• [任務一覽]:
A. 根據 Flink 維表 Join 文章回答下列問題，每題一行：
(i) 在分區時態表出現之前，通常要寫哪一類程序來關聯 Hive 最新分區？
(ii) 文中列出哪些情況，說明為何選用 T+2 的數據？
(iii) 在 open 方法裡，map 被初始化成什麼？
B. Flink 維表 Join 文章開頭以圓點列出了幾個章節標題，請把它們全部列出。
C. 請從 Flink 維表 Join 文章最後一句之後接著往下寫。

• [參考文章]:
_ _ _ _

實戰：Flink 1.12 維表 Join Hive 最新分區功能體驗

我們生產常有將實時數據流與 Hive 維表 join 來豐富數據的需求，其中 Hive 表是分區表，業務上需要關聯上 Hive 最新分區的數據。上週 Flink 1.12 發佈了，剛好支撐了這種業務場景，我也將 1.12 版本部署後做了一個線上需求並上線。對比之前生產環境中實現方案，最新分區直接作為時態表提升了很多開發效率，在這裡做一些小的分享。

● Flink 1.12 前關聯 Hive 最新分區方案
● Flink 1.12 關聯 Hive 最新分區表
● 關聯Hive最新分區 Demo
● Flink SQL 開發小技巧

Flink 1.12 前關聯 Hive 最新分區方案

在分區時態表出來之前，為了定期關聯出最新的分區數據，通常要寫 DataStream 程序，在 map 算子中實現關聯 Hive 最新分區表的邏輯，得到關聯打寬後的 DataStream 對象，通過將該 DataStream 對象轉換成 Table 對象後，再進行後續的 SQL 業務邏輯加工。

StreamTableEnvironment tblEnv = StreamTableEnvironment.create(env, streamSettings);  
DataStream<Tuple2<MasterBean, HiveDayIndexBean>> indexBeanStream = masterDataStream.map(new IndexOrderJoin());

map 算子中的主要邏輯: 將 T+2 的維度數據與實時數據關聯，返回 Tuple2 數據，因為離線數倉出數一般在凌晨 3 點，有時候由於集群資源不穩定導致數據產出慢，業務對實時性要求也不高，所以這裡用的是 T+2 的數據。

public class IndexOrderJoin extends RichMapFunction<MasterBean, Tuple2<MasterBean, HiveDimBean>> {    
    private Map<Integer, Map<String, HiveDimBean>> map = null;  
    Logger logger;  
  
    @Override  
    public void open(Configuration parameters) throws Exception {  
        logger = LoggerFactory.getLogger(Class.forName("com.hll.util.IndexOrderJoin"));  
        map = new HashMap<>(); 
    }  
  
public Tuple2<MasterBean, HiveDayIndexBean> map(MasterBean masterBean) {    
    if (map.get(masterBean.getReportDate() - 2) == null) {    
        //如果map裡沒有T+2的維表數據則查詢一次Hive，並將結果存入線程級別map，所以保證Task維表數據是全的    
        logger.info("initial hive data : {}", masterBean.getReportDate());    
        map.put(masterBean.getReportDate() - 2, getHiveDayIndex(masterBean.getReportDate() - 2));    
    }    
    //將的kafka數據與hive join後返回打寬數據    
    return new Tuple2<>(masterBean, map.get(masterBean.getReportDate() - 2).get(masterBean.getGroupID()));    
}

基於關聯打寬後的 DataStream 創建視圖，然後再做後續的 SQL 業務邏輯查詢。

_ _ _ _

• [提供資料]:
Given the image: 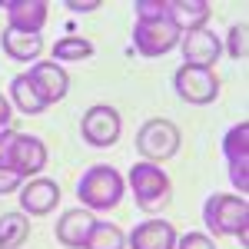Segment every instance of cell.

_ _ _ _

• [逐題解答]:
A.
(i) 要寫 DataStream 程序，在 map 算子中實現關聯 Hive 最新分區表的邏輯。
(ii) 離線數倉一般在凌晨 3 點出數；集群資源不穩定時，數據有時產出較慢；業務對實時性的要求也不高。
(iii) 被初始化為 new HashMap<>()。

B.
● Flink 1.12 前關聯 Hive 最新分區方案
● Flink 1.12 關聯 Hive 最新分區表
● 關聯Hive最新分區 Demo
● Flink SQL 開發小技巧

C.
tblEnv.createTemporaryView("index_order_master", indexBeanStream); tblEnv.sqlUpdate("select group_id, group_name, sum(amt) from index_order_master  group by group_id, group_name"); 
tblEnv.execute("rt_aggr_master_flink");

可以看出，在沒有支持 Hive 最新分區做時態表的時候，簡單的一個 join 便涉及到DataStream、map 算子，程序的代碼量和維護成本會是比較大的。

Flink 1.12 關聯 Hive 最新分區表

Flink 1.12 支持了 Hive 最新的分區作為時態表的功能，可以通過 SQL 的方式直接關聯 Hive 分區表的最新分區，並且會自動監聽最新的 Hive 分區，當監控到新的分區後，會自動地做維表數據的全量替換。通過這種方式，用戶無需編寫 DataStream 程序即可完成 Kafka 流實時關聯最新的 Hive 分區實現數據打寬。

圖片出自徐榜江（雪盡）在 FFA 2020 上的分享

參數解釋

■ streaming-source.enable 開啟流式讀取 Hive 數據。

■ streaming-source.partition.include

1.latest 屬性: 只讀取最新分區數據。
2.all: 讀取全量分區數據，默認值為 all，表示讀所有分區，latest 只能用在 temporal join 中，用於讀取最新分區作為維表，不能直接讀取最新分區數據。

■ streaming-source.monitor-interval 監聽新分區生成的時間、不宜過短、最短是1 個小時，因為目前的實現是每個 task 都會查詢 metastore，高頻的查可能會對metastore 產生過大的壓力。需要注意的是，1.12.1 放開了這個限制，但仍建議按照實際業務不要配個太短的 interval。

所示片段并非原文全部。